I think that you have skipped on the description provided.

 

Are the values of the salary in dollar amounts: $102,454.18 or in thousands such as 102 for $102,000?

 

From the answer I suspect that salary was provided in thousands but you skipped any description actually provided of the input data set. Potentially bits in the code might also address this issue but without code can't say for sure.

 

You need need to know the units that a variable is collected in to apply the interpretation correctly.

Mathis1
Quartz | Level 8
Unfortunately the quizz doesn't provide any extra information... Maybe the salary is given in thousand of dollars indeed.
Reeza
Super User
Where did you find this question?
ballardw
Super User

One suspects that there is an introduction that describes the data set and then the set is used for multiple questions.
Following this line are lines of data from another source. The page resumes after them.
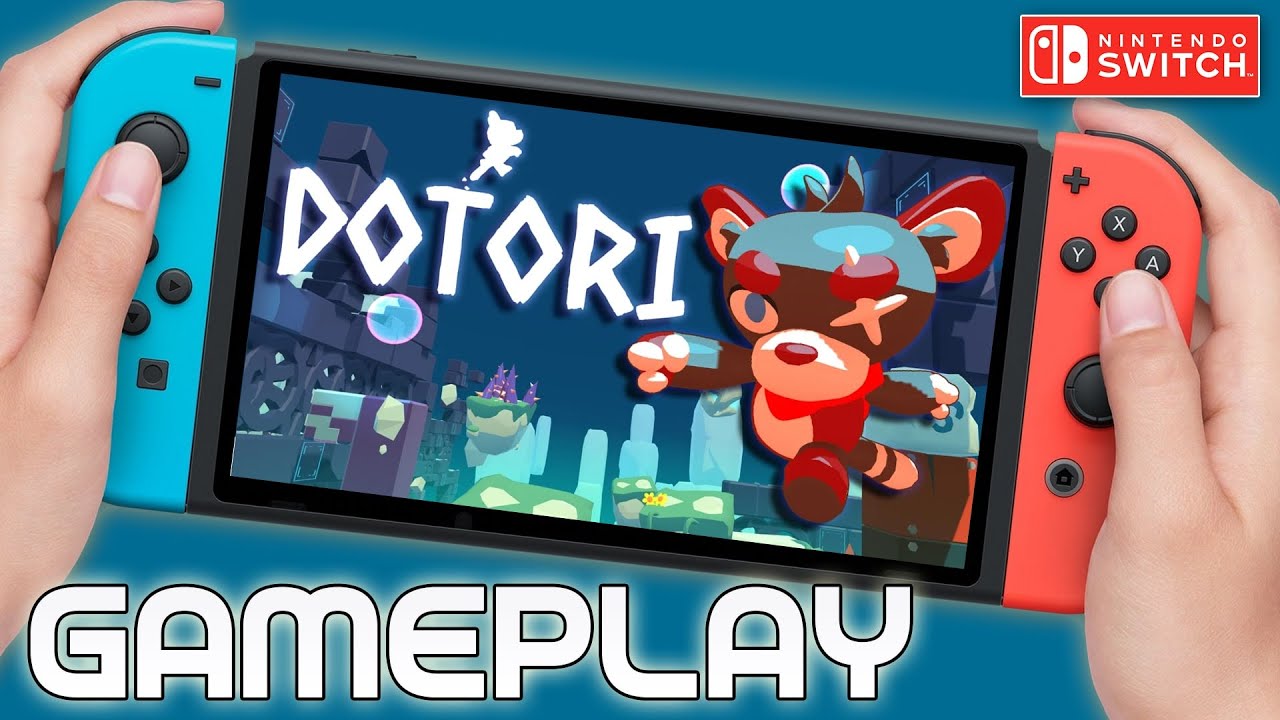 DOTORI Switch Gameplay | DOTORI Nintendo Switch Gameplay #nintendoswitch #ytgamerz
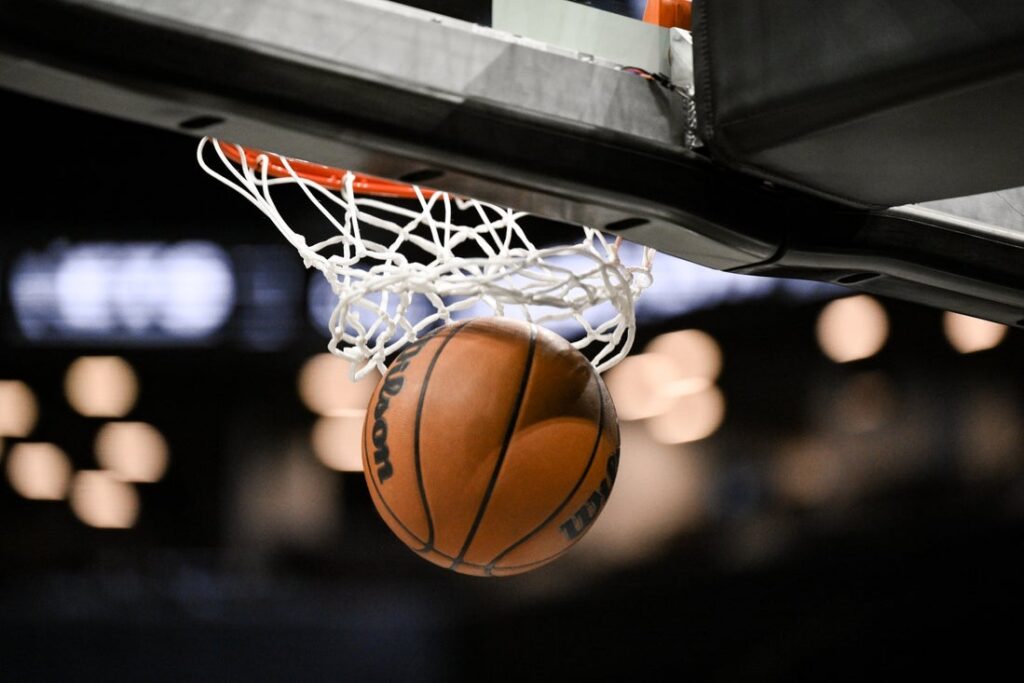 nba basketball general view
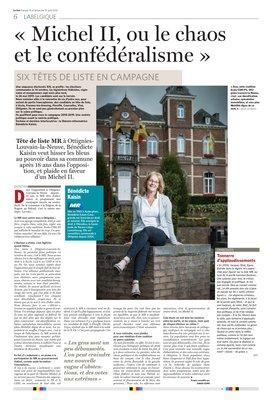 « Michel II, ou le chaos et le confédéralisme » « Michel II, ou le chaos et le confédéralisme »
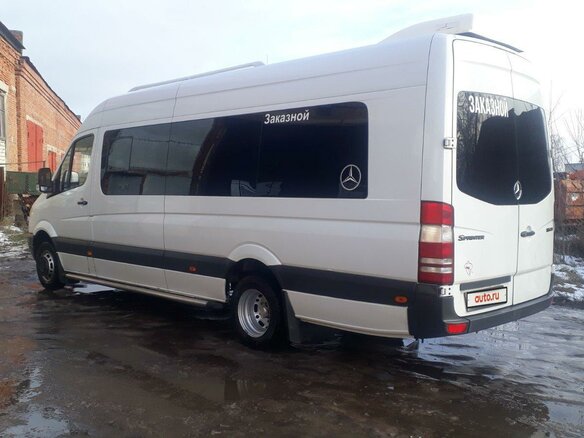 2011 Mercedes-Benz Sprinter, белый, 3000000 рублей - вид 23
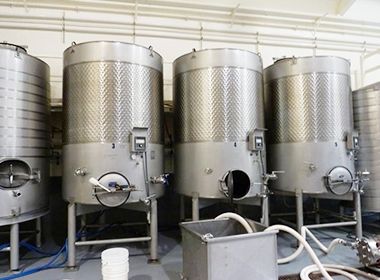 2000L fruit wine fermenter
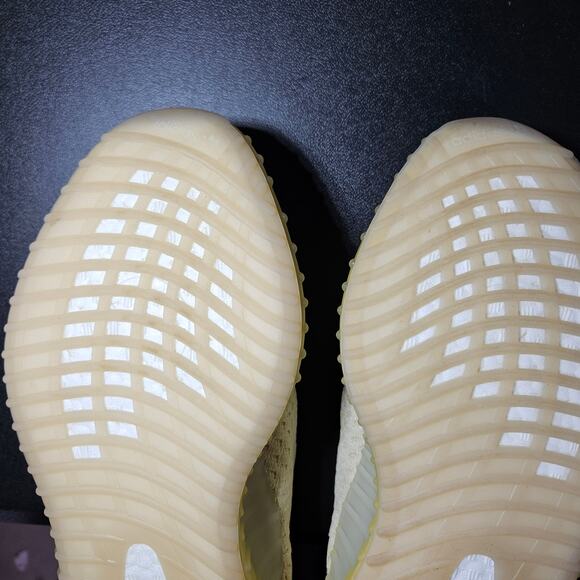 Adidas Yeezy Boost 350 V2 Flax Reflective Mens 9.5 DS Tried On No Box
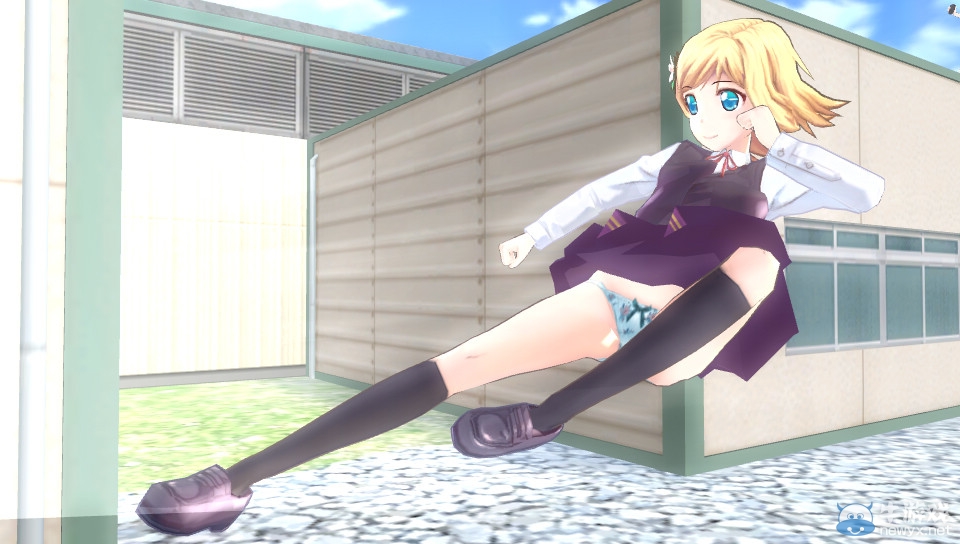 《子彈少女2》海量紳士截圖 各種羞恥Play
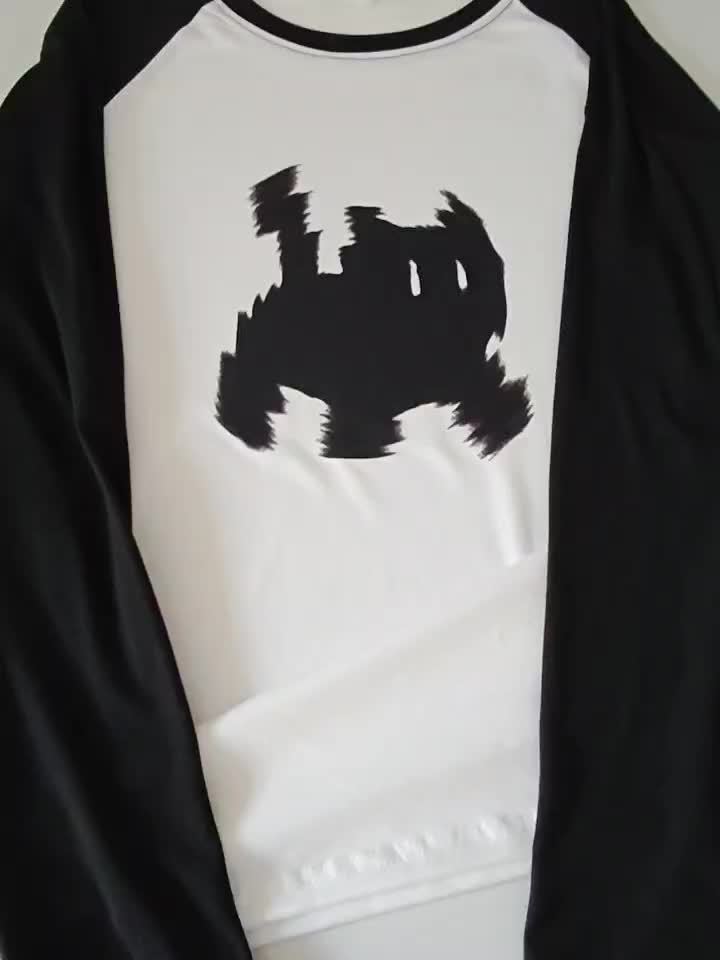 Y2K Dames Raglan T-shirt met l - Blouses recensie en prijs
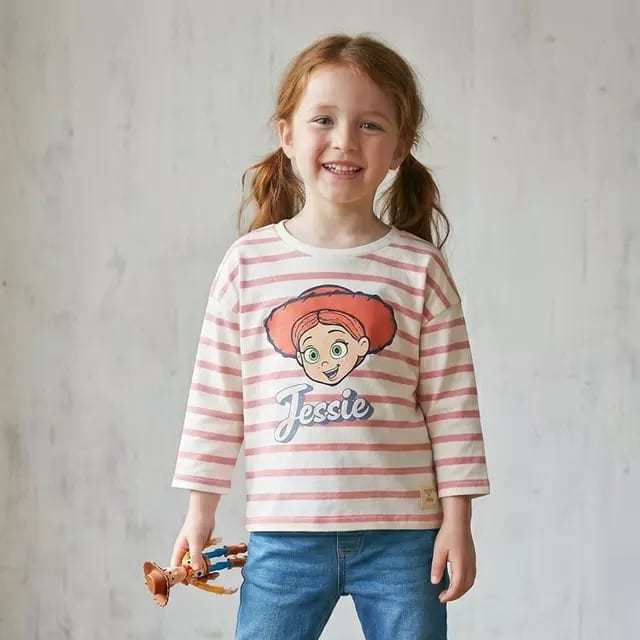 POLERA ML TODDLERA RAYAS JESSIE TOY STORY2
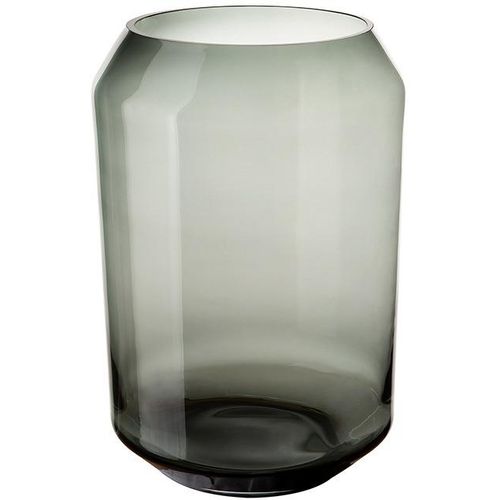 4042911153181 - Tischvase FINK ORELIA Vasen Gr H 38 cm Ø 26 cm grau Weitere Weihnachtsdeko aus Glas auch als Windlicht verwendbar 4042911153181 - Tischvase FINK ORELIA Vasen Gr H 38 cm Ø 26 cm grau Weitere Weihnachtsdeko aus Glas auch als Windlicht verwendbar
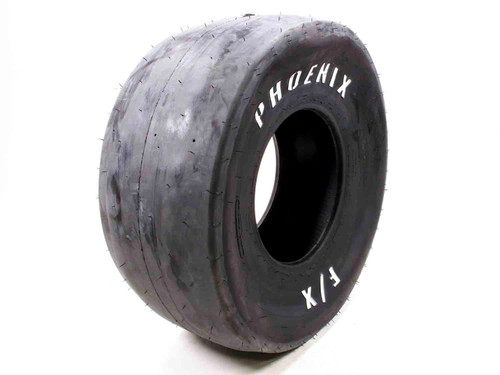 Phoenix Race Tires PH56R Tire, Drag FX Slick, 32.0 X 14.5R-15, Radial, F9 Compound, Black Sidewall, Each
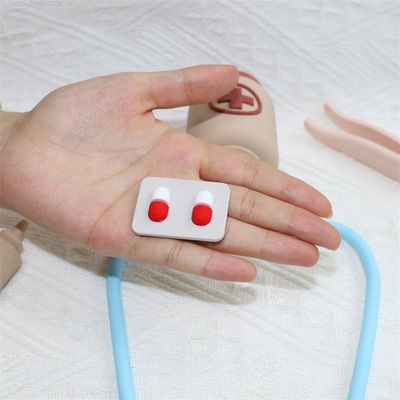 Produkty dla dzieci Zestaw lekarski silikonowy przyjazny dla środowiska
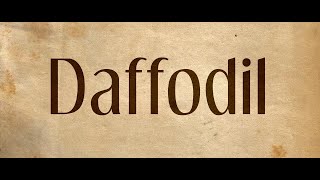 Daffodil Trailer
The introduction could be many questions previously.

 

If there is no such description anywhere I would hope that you are not spending any money on this practice quiz as they don't know how to present information needed to answer questions.

FreelanceReinh
Jade | Level 19

@Mathis1 wrote:
Unfortunately the quizz doesn't provide any extra information... Maybe the salary is given in thousand of dollars indeed.

Hi @Mathis1,

 

Given this odds ratio (1.142) and the alternative of 1 $ or 1000 $ for the unit of the salary variable, you can virtually rule out the possibility of 1 $ with common sense: Assuming monthly or yearly salaries, differences between two values in a realistic dataset will likely be several hundred dollars or more, say, 500 $ for example. However, an odds ratio of 1.142**500 > 5E28 is obviously nonsensical -- regardless of the "event" in question.